◆ Отрывок письма ◆
Мне денег не посылай, не надо. На моем личном счете имеется сейчас 730 рубл. Этого хватит на 14 месяцев, т. к. выдают не больше 50 рубл в месяц. Те 250 рубл., что ты послала в первый раз, я не получил, — наука мне на будущее. Конечно, обидно, что они тогда пришлись тебе тяжело, но ничего не поделаешь.

У меня к тебе есть единственная денежная просьба: передать моей маме 3 тыс. рубл., — я обязан ей помочь.

Ликин! Отец мой тяжело болен. Так, после настойчивых моих требований, сообщила мне Роза в письме, полученном мною на днях. Имама пишет, что он лежит тяжело больной и поэтому не может написать мне. Мне кажется, что от меня скрывают более тяжелое, что случилось с папой. Жив ли он еще? Неужели я не повидаю его уже никогда?

◆ Исходные данные ◆
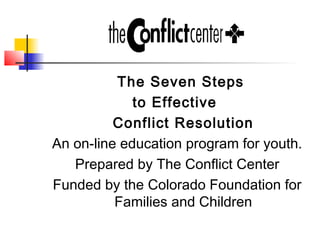The Seven Steps
to Effective
Conflict Resolution
An on-line education program for youth.
Prepared by The Conflict Center
Funded by the Colorado Foundation for
Families and Children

◆ Задания и упражнения ◆
a. Обновите фрагмент отрывка письма, начиная со слов «Мне денег не» и заканчивая словами «ничего не поделаешь.», заменив «личном счете» на «лицевом счете».
b. Повторите дословно все строки записей из блока 1, опустив изображения.

◆ Решения ◆
a.
Мне денег не посылай, не надо. На моем лицевом счете имеется сейчас 730 рубл. Этого хватит на 14 месяцев, т. к. выдают не больше 50 рубл в месяц. Те 250 рубл., что ты послала в первый раз, я не получил, — наука мне на будущее. Конечно, обидно, что они тогда пришлись тебе тяжело, но ничего не поделаешь.

b.
The Seven Steps
to Effective
Conflict Resolution
An on-line education program for youth.
Prepared by The Conflict Center
Funded by the Colorado Foundation for
Families and Children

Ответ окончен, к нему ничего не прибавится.